**EXERCISE:**
Reproduce the full listing below unchanged, apart from the pictures.

**SUPPLIED RECORDS:**
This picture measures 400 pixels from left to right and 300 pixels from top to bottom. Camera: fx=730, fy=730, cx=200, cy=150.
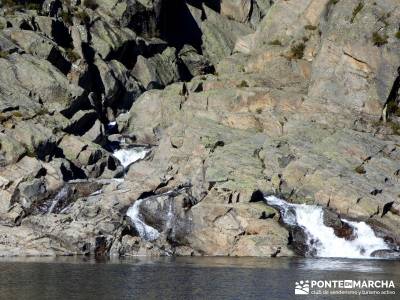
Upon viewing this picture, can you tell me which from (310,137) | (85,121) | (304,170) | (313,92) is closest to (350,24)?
(313,92)

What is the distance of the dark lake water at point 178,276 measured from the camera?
178ft

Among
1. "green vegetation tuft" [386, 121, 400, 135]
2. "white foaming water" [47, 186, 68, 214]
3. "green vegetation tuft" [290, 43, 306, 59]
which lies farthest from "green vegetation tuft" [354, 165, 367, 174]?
"white foaming water" [47, 186, 68, 214]

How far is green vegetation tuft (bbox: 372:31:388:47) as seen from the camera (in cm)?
10844

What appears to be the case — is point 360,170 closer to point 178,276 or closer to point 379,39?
point 379,39

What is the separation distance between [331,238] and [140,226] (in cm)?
2246

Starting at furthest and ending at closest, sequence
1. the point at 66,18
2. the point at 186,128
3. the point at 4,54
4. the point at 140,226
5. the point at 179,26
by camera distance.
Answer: the point at 179,26 < the point at 66,18 < the point at 4,54 < the point at 186,128 < the point at 140,226

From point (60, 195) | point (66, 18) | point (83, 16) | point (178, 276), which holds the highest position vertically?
point (83, 16)

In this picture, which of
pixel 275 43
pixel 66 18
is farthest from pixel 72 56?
pixel 275 43

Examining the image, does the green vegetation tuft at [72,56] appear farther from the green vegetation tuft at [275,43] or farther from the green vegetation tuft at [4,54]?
the green vegetation tuft at [275,43]

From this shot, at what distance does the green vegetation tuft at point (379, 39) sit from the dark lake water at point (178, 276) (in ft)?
135

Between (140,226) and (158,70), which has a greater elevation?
(158,70)

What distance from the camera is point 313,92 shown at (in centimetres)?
10925

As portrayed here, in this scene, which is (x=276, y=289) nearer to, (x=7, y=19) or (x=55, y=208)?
(x=55, y=208)

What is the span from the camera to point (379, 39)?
10862cm
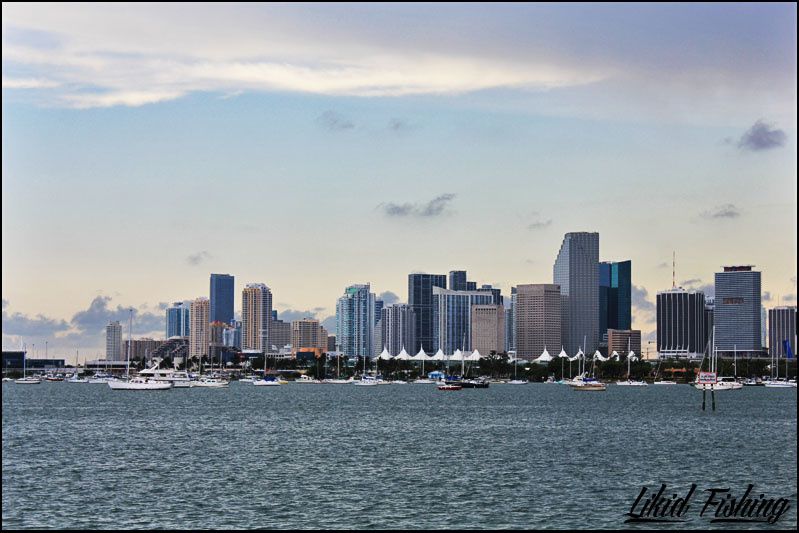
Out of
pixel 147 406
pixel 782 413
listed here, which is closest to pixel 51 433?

**SOLUTION:**
This picture measures 400 pixels from left to right and 300 pixels from top to bottom. Camera: fx=730, fy=730, cx=200, cy=150.
Upon viewing this picture, can you tell me which from (310,137) | (85,121) | (304,170) | (313,92) is closest to (350,24)?
(313,92)

What is the distance of the dark lake water at point 178,276 measured from the camera?
178ft

Among
1. "green vegetation tuft" [386, 121, 400, 135]
2. "white foaming water" [47, 186, 68, 214]
3. "green vegetation tuft" [290, 43, 306, 59]
which lies farthest from "green vegetation tuft" [354, 165, 367, 174]?
"white foaming water" [47, 186, 68, 214]

How far is green vegetation tuft (bbox: 372:31:388:47) as seen from the camera (in cm)?
10844

What appears to be the case — is point 360,170 closer to point 178,276 or closer to point 379,39?
point 379,39

What is the separation distance between [331,238] and [140,226] (in cm)?
2246

Starting at furthest and ending at closest, sequence
1. the point at 66,18
2. the point at 186,128
3. the point at 4,54
4. the point at 140,226
5. the point at 179,26
by camera distance.
Answer: the point at 179,26 < the point at 66,18 < the point at 4,54 < the point at 186,128 < the point at 140,226

From point (60, 195) | point (66, 18) | point (83, 16) | point (178, 276), which holds the highest position vertically?
point (83, 16)

In this picture, which of
pixel 275 43
pixel 66 18
is farthest from pixel 72 56?
pixel 275 43

Examining the image, does the green vegetation tuft at [72,56] appear farther from the green vegetation tuft at [275,43] or farther from the green vegetation tuft at [4,54]?
the green vegetation tuft at [275,43]

From this shot, at what distance does the green vegetation tuft at point (379, 39) sit from the dark lake water at point (178, 276) (in ft)?
135

Between (140,226) and (158,70), which has a greater elevation?
(158,70)

What distance from the camera is point 313,92 shown at (in centimetres)?
10925

As portrayed here, in this scene, which is (x=276, y=289) nearer to, (x=7, y=19) or (x=55, y=208)?
(x=55, y=208)

What is the span from the camera to point (379, 39)?
10862cm
Out of
pixel 147 406
pixel 782 413
listed here, which is closest to pixel 51 433?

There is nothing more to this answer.